By combining the data collected using silver staining of optic nerve sections and the DiI-labeling technique, we speculate that axons damaged in glaucoma start to degenerate in regions throughout the nerve, proximal to the laminar region. The overall pattern of degeneration, however, occurs in a retrograde direction. A similar pattern of retrograde degeneration has been reported in tibial nerves of mice after nerve crush . Interestingly, the pattern of degeneration of axons is different if a more acute lesion (transection) is performed on the tibial nerve. In this latter paradigm, Wallerian degeneration occurs in an anterograde direction and is initiated more rapidly than in nerves after crush. The direction of degeneration we observe in D2 mice suggests that the nerve lesion in glaucoma is more akin to crush in severity.

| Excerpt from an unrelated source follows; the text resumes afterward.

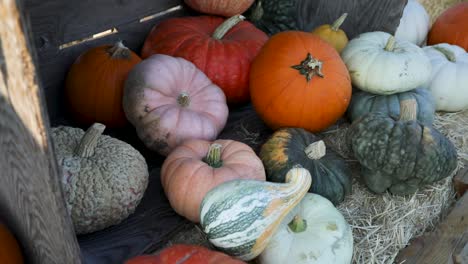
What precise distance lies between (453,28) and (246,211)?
7.30 ft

In addition to the retrograde direction of loss, we also observed the "preservation" of peripheral tracts of axons in a significant number of nerves examined. The lack of uniform degeneration across the whole diameter of the nerve suggests that damage to the axons is probably more focal than diffuse. A similar condition has been reported in the nerves of humans with glaucoma [14–17] and non-human primates with experimental glaucoma . In these cases, glaucomatous degeneration followed a classic "hourglass" pattern of axon loss in the inferior and superior regions of the optic nerves, which has been associated with structural differences in the collagen beams of the lamina cribrosa . Similarly, mice with experimental ocular hypertension (as apposed to the chronic disease exhibited by D2 mice) exhibit initial axon loss in the superior optic nerve . Although we have not detailed any predictable pattern of loss in DBA/2J mice, when present, the preserved axon tracts are found predominantly in the nasal optic nerve. Structural studies of the optic nerve head in some strains of mice have not found any evidence of an extracellular lamina cribrosa , but this does not preclude the possibility that mice also have some kind of increased structural support in different regions of the optic nerve.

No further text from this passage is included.